[[ THE DATA open ]]

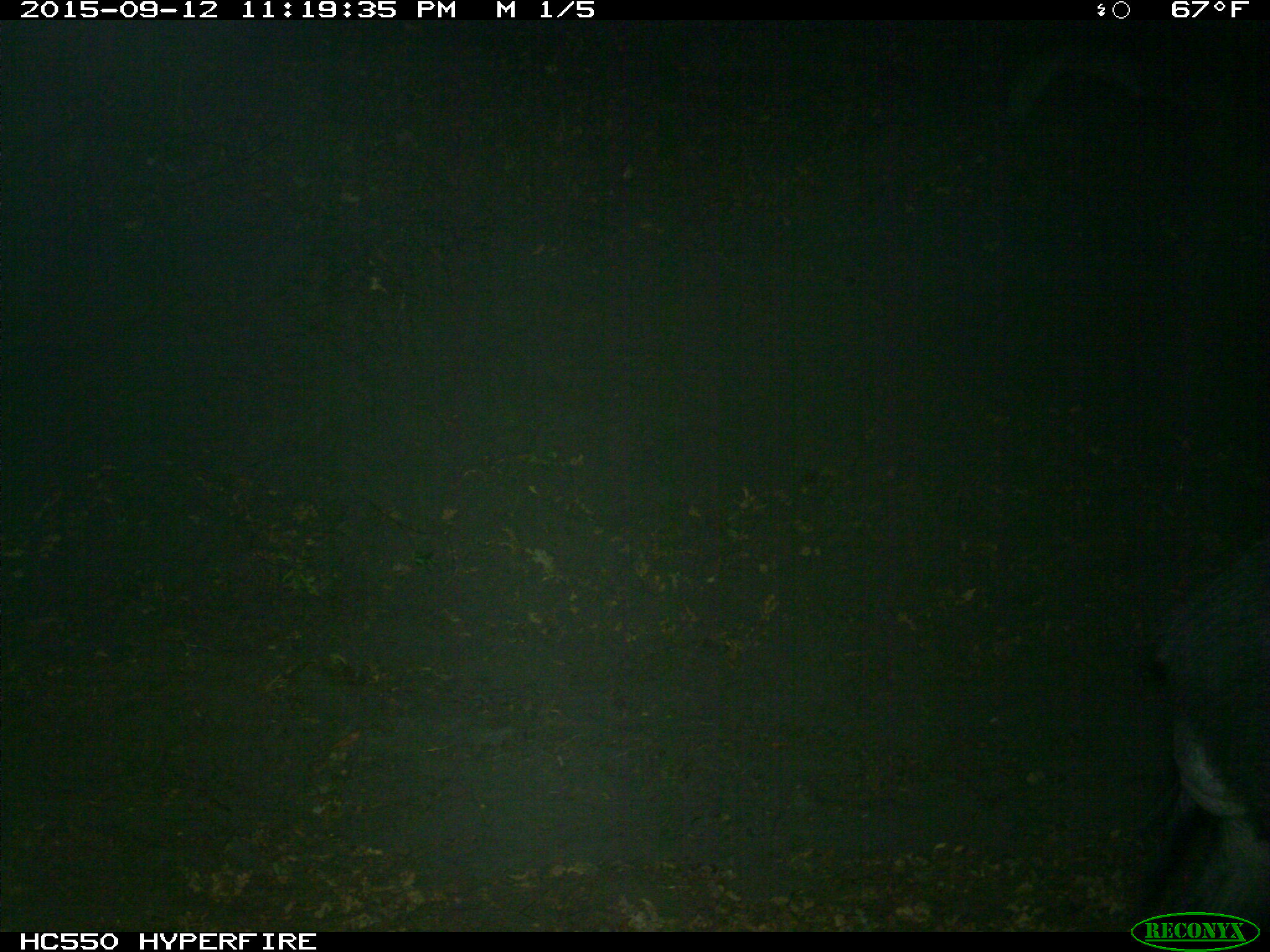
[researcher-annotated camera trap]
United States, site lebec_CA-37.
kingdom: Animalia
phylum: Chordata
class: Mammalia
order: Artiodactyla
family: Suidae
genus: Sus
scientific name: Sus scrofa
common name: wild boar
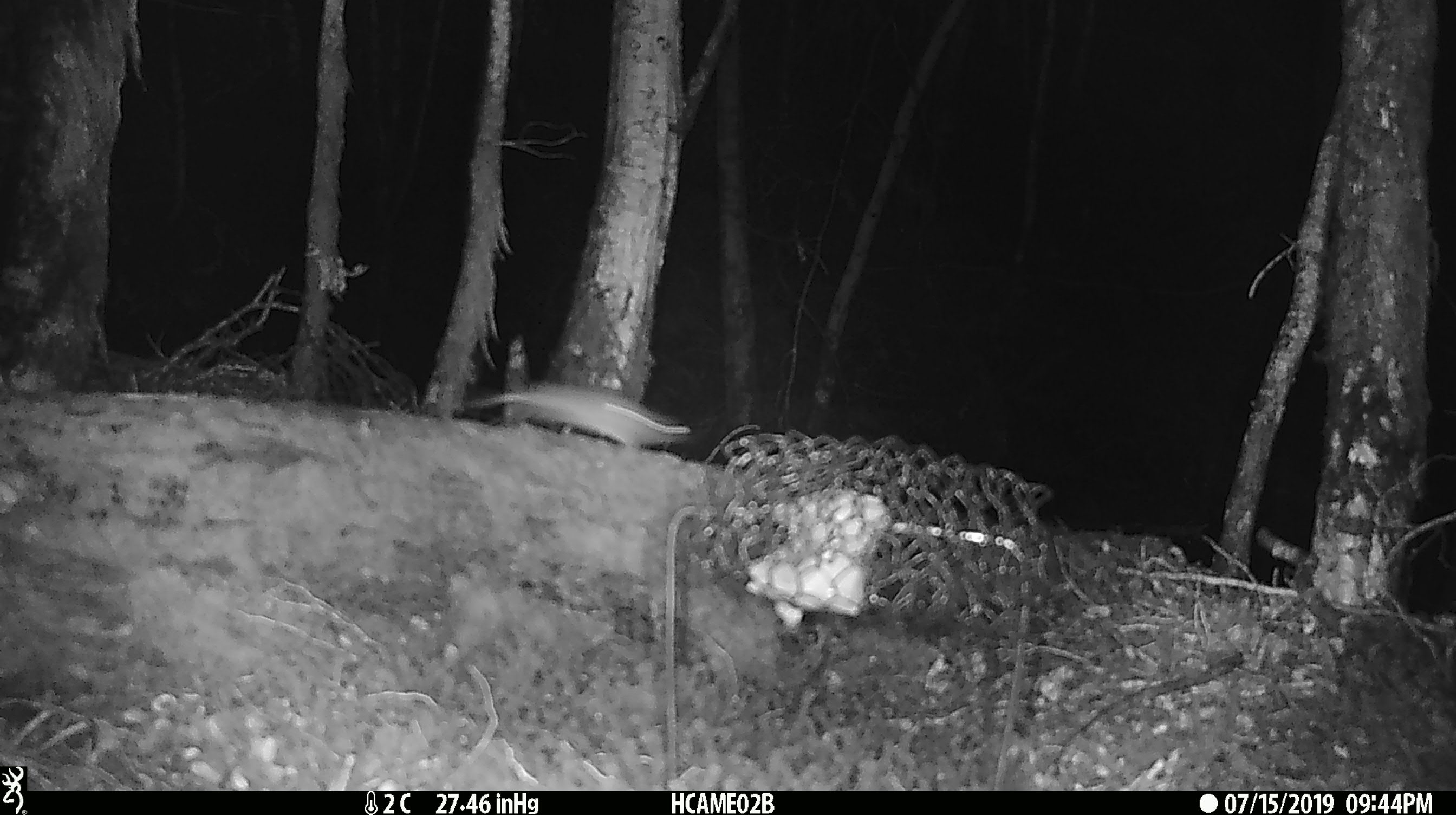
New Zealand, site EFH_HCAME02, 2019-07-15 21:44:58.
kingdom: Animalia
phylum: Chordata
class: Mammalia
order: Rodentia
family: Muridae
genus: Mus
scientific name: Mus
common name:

[[ THE DATA closed ]]

**EXERCISE PROMPT**
Exactly how many lines of the listing hold the word "name"? Give the number with nothing else.

**TASK RESULT**
4